**YOUR OBJECTIVE**
How many lines in the following records contain the word "below"? Reply with only the number.

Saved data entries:
=-=-=
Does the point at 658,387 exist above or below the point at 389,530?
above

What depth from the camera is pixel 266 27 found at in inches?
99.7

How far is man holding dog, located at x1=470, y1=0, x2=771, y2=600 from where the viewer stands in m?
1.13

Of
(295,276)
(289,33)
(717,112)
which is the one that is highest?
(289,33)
=-=-=
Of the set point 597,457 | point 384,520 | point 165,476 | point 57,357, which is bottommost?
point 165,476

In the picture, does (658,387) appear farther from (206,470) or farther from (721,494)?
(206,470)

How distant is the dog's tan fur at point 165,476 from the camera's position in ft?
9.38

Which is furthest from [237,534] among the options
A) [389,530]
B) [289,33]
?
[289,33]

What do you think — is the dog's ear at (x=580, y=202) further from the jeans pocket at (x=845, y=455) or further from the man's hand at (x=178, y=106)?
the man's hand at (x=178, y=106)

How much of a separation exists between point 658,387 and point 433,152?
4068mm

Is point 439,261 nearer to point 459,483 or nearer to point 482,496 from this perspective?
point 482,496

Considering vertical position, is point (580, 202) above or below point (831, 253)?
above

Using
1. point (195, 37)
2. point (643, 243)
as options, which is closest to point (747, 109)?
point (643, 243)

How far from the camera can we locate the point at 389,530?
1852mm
=-=-=
**RESPONSE TO THIS TASK**
2